Given is an $n\times n$ square of dots (so $3\times3$ is a $2 \times 2$ square, which means $9$ dots: corners of the squares).
What have I already achieved and proven?
Obviously for $n=1$: The answer is one: Through one point one line is enough and need to touch all points.
For $n=2$, the answer is three.
For $n=3$, it's not five, it's four as known in the popular problem:
Then I decided to check how we got here. I drew the setups for $n=4, 5, 6, 7, 8$ where the value of segments was equivalently $6, 8, 10, 12, 14$ using different strategies to connect the dots. I was stuck there for some hours, but in the end I proved with induction that for $n > 2$ the amount of segments possible is $2(n-1)$
You took the picture above ($^2$) and just continued the diagonal one more, and always added two more lines for one higher n:
Since we arrive in the relative the same position, any $n\times n$ dots grid can be filled with $2n - 2 = 2 (n-1)$ segments, without holding off the pencil. (We originally just draw spirals, which was $2n$, the we started to draw a kind of Z/snake figure which was $2n-1$ for all $n$)

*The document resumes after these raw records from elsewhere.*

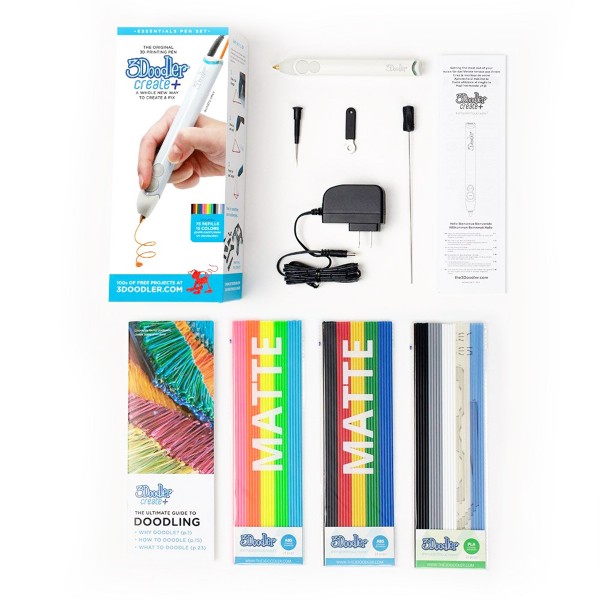 3D-ручка 3Doodler Create PLUS для проф. использования - Белая (75 cтержней, аксессуары) 8CPSWEEU3E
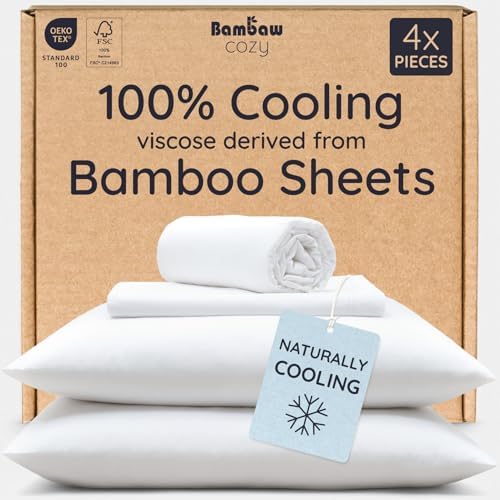 Bambaw 100% Viscose Derived from Bamboo Sheets California King Size – 4pcs Deep Pocket Cooling Sheets, Fits Up to 16'', Buttery Soft Bed Sheets, Luxury Bed Sheets California King Set (White)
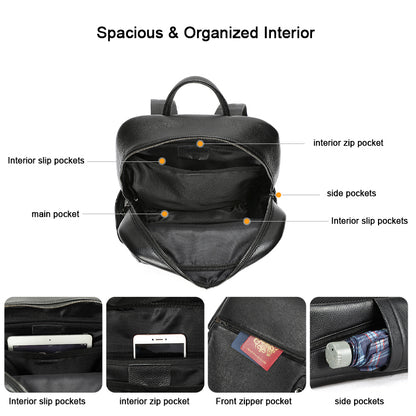 Black Leather Laptop Backpack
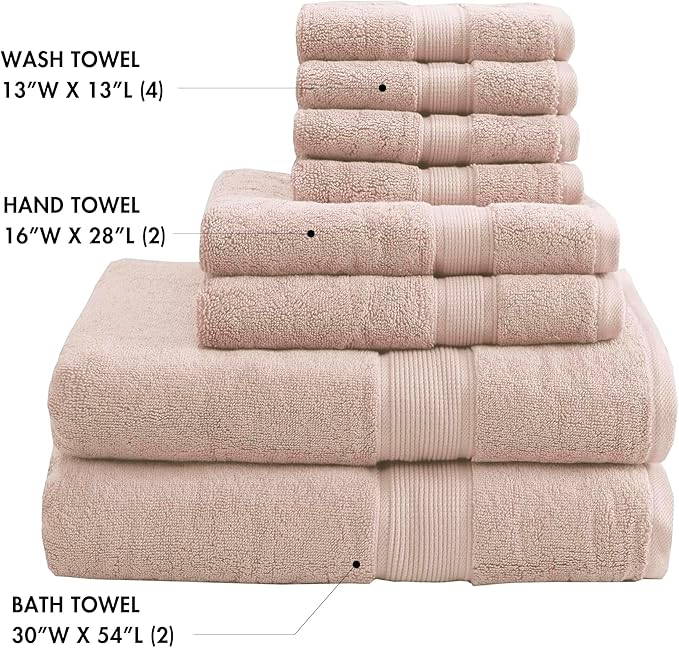 Madison Park 800GSM Bathroom Towel Set of 8 100% Cotton Bath Towel Set for Bathroom Luxurious Highly Absorbent 2 Bath Towels 2 Hand Towels 4 Washcloths Quick Dry Spa Quality Blush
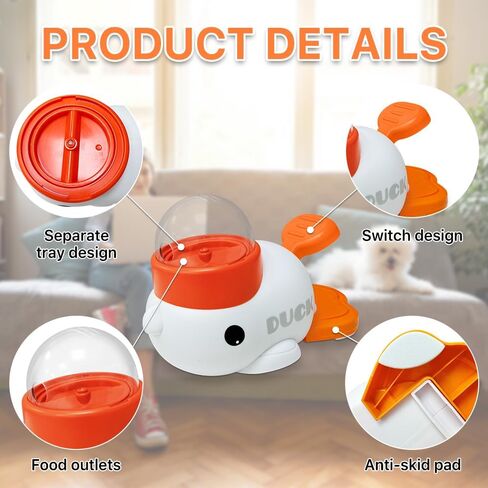 Dog Slow Feeder Puzzle Toy, 2-in-1 Interactive Duck Shaped Puppy Treat Feeding Food Dispenser Mental Stimulation Toys for Small & Large Cats Dogs in Saudi Arabia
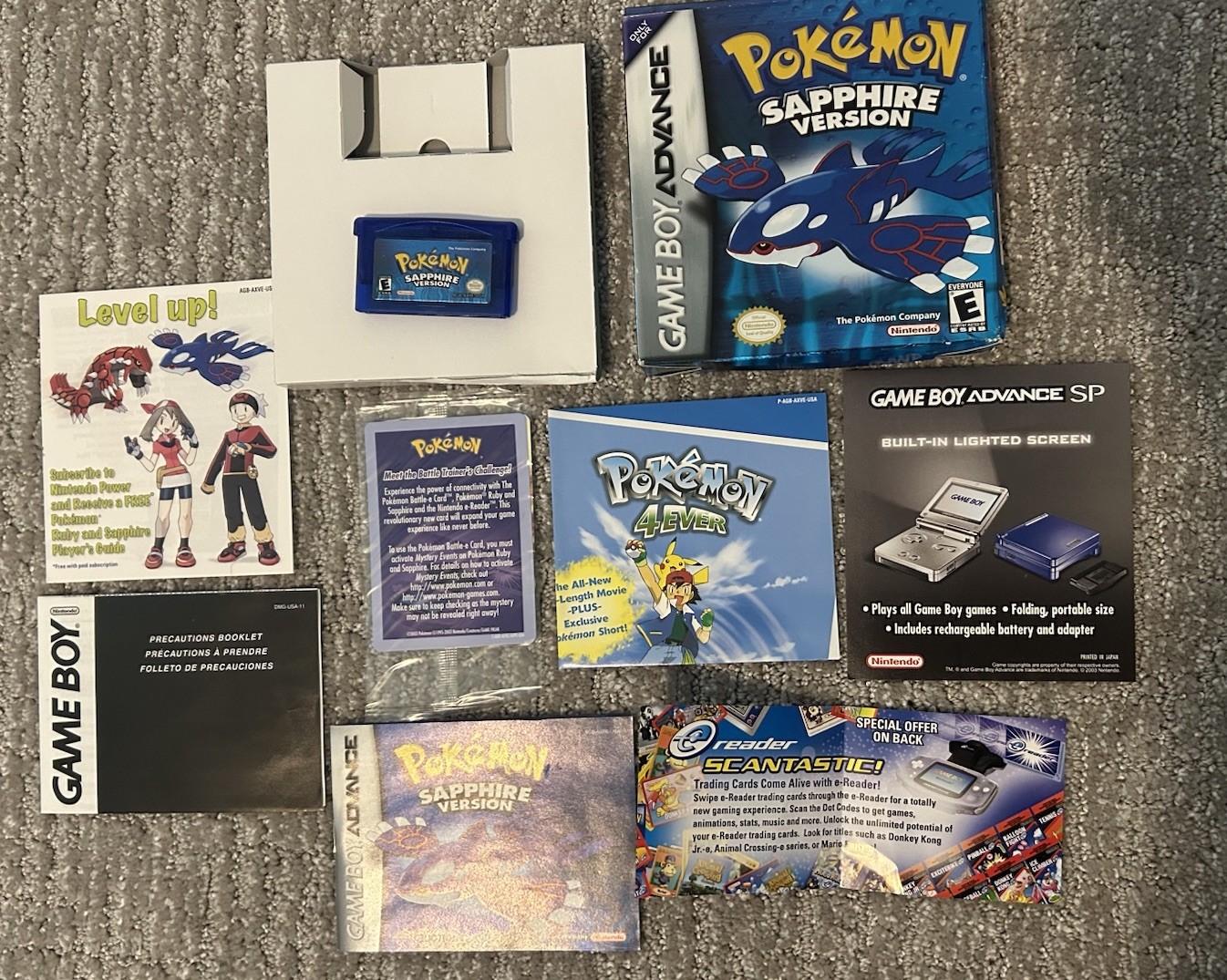 Pokemon Sapphire Totally CIB Nintendo Game Boy Advance GBA Tested – Dry Battery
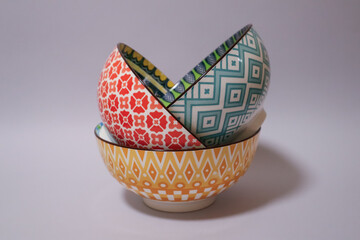 Porcelain bright bowls on the table.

What do I still have to do?
I proved that it's possible, but not that it's the minimum. If it's the minimum, how to prove that the amount of segments needed is actually minimal, and you can't go further? Is the formula below correct (which is simply my hypothesis)? Is the current formula showing the absolute minimum at all right now?
$$ \left\{\begin{array} \\ t_1 = 1 \\ t_2 = 3 \\ \forall n > 2, n \in \mathbb{N}: t_n = 2(n-1) \end{array}\right. $$
Because I have the feeling, that for, e.g. hundred times hundred square, the square will not consist of $2(100-1) = 198$ segments, but perhaps even 195?